Comparison of inter-rater agreement.

	Deepseek-R1			ChatGPT-4.0
	Kappa	Standard error	P	Kappa	Standard error	P
Accuracy	0.727	0.173	0.003	0.615	0.238	0.001
Completeness	0.688	0.200	<0.001	0.706	0.185	0.004
Supplementality	0.762	0.223	0.002	0.792	0.140	<0.001
Misinformation	0.762	0.223	0.002	0.815	0.176	0.001

Comparative analysis of multidimensional scores between DeepSeek-R1 and ChatGPT-4.0

Comparative analysis revealed statistically significant differences in performance between DeepSeek-R1 and ChatGPT-4.0 across multiple evaluation dimensions. DeepSeek-R1 demonstrated significantly higher median scores in accuracy (P = 0.009), completeness (P = 0.010), and supplementality (P = 0.018). Conversely, no significant disparity was observed in the risk of misinformation between the two models (P = 0.671), indicating comparable performance in identifying unsubstantiated claims.

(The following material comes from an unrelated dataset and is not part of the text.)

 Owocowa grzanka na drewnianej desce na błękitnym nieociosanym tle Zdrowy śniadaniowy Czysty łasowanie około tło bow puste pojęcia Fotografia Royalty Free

A comprehensive breakdown of median scores and interquartile ranges across all metrics is presented in Table 3, with performance distributions for accuracy, completeness, supplementality, and misinformation further visualized in Figure 3.

Table 3.

Comparative analysis of multidimensional scores between DeepSeek-R1 and ChatGPT-4.0.

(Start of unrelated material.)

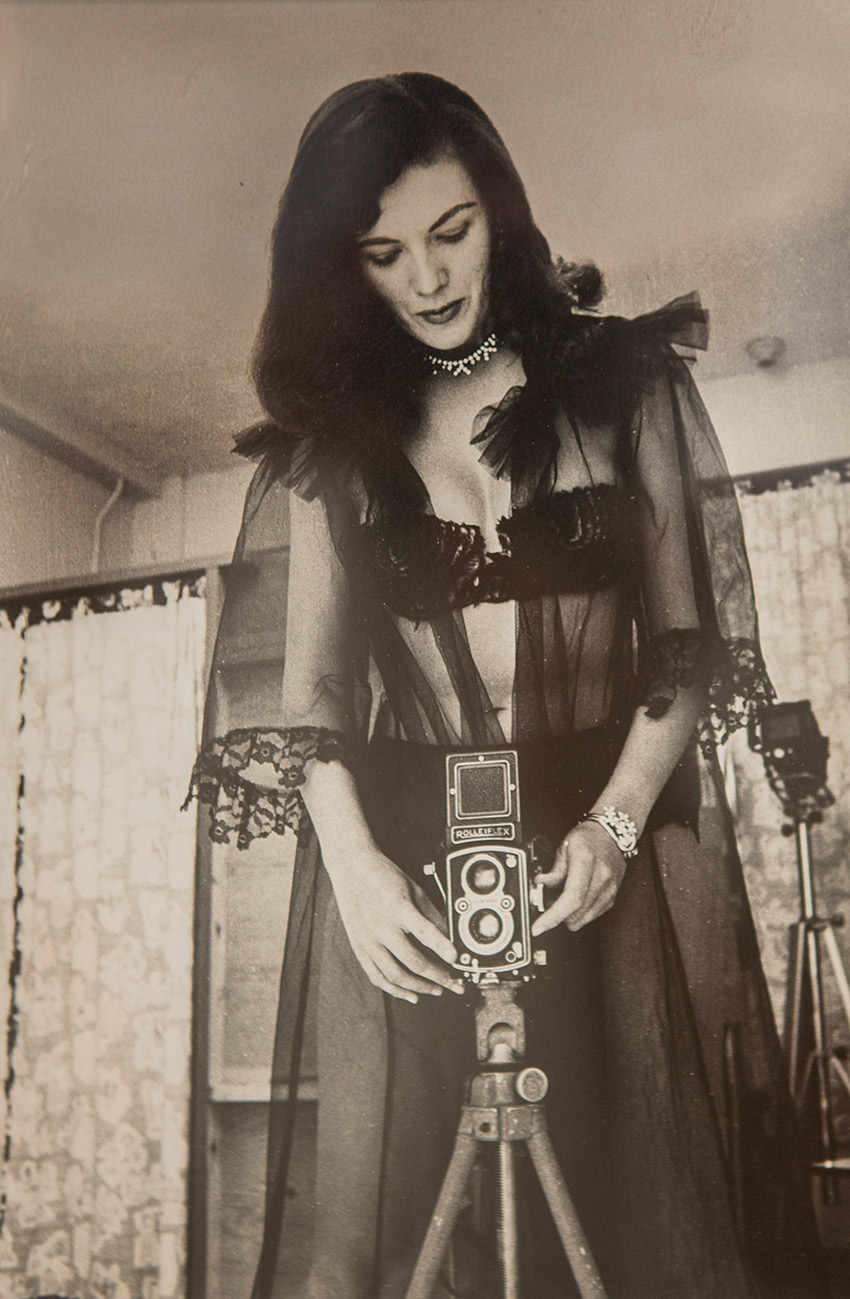 "Bunny Yeager, ""Bunny Yeager in Black Lace with Her Rolleiflex Camera,"" 1955, Silver gelatin print"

		Deepseek-R1	ChatGPT-4.0	z	P
Accuracy		3 (2,3)	2 (2,2)	−2.604	0.009
Completeness		2 (1,2)	1 (1,1)	−2.569	0.010
Supplementality		2 (2,2)	1 (1,2)	−2.360	0.018
Misinformation	0	12 (80.00%)	13 (86.67%)	−0.424	0.671
Misinformation	1	3 (20.000%)	2 (13.33%)	−0.424	0.671

Figure 3.

Performance distributions of DeepSeek-R1 and ChatGPT-4.0. Note: A, Radar chart illustrating performance scores of DeepSeek-R1 across clinical questions; B, Radar charts illustrating performance scores of ChatGPT-4.0 across clinical questions.

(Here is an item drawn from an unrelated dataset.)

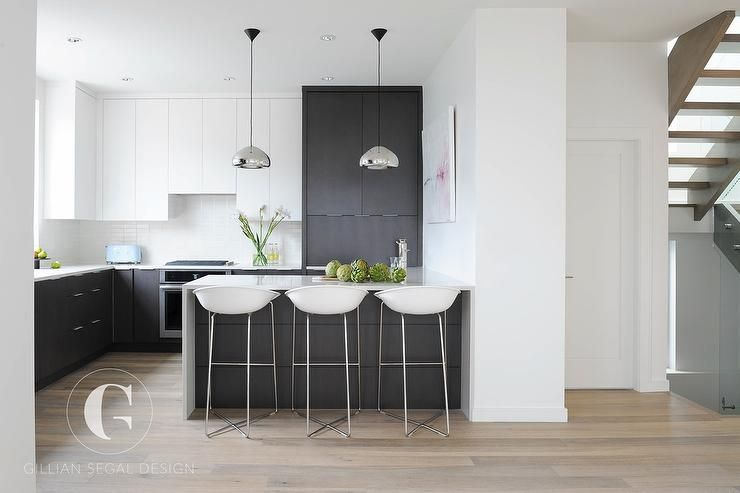 Modern Black And White Kitchen Features White Flat Front Upper Cabinets And Cape Dutch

Differences in model performance across question types

In analyses across the five predefined subgroups (diagnostic, non-surgical, surgical, perioperative, and emerging topics) revealed no statistically significant differences in performance between DeepSeek-R1 and ChatGPT-4.0 for any evaluation dimension. In accuracy assessments, DeepSeek-R1 consistently achieved marginally higher mean scores (ranging from 2.33 to 3.00) compared to ChatGPT-4.0 (1.67-2.67), though these differences lacked statistical significance (P = 0.42 and P = 0.17). Similarly, no significant intergroup disparities were observed in completeness (P = 0.38 and P = 0.64) or supplementality (P = 0.41 and P = 0.27) across question categories. While variations in misinformation detection rates between models were noted among subgroups, overall comparisons showed no statistically meaningful differences (P = 1.00 and P = 0.60). Notably, both DeepSeek-R1 and ChatGPT-4.0 achieved consistently low scores in the Misinformation domain, indicating a low frequency of inaccurate or non-evidence-based statements across all question categories. Detailed subgroup comparisons stratified by evaluation dimension are presented in Table 4.

Table 4.

Subgroup comparative analysis of DeepSeek-R1 and ChatGPT-4.0 across multidimensional expert ratings.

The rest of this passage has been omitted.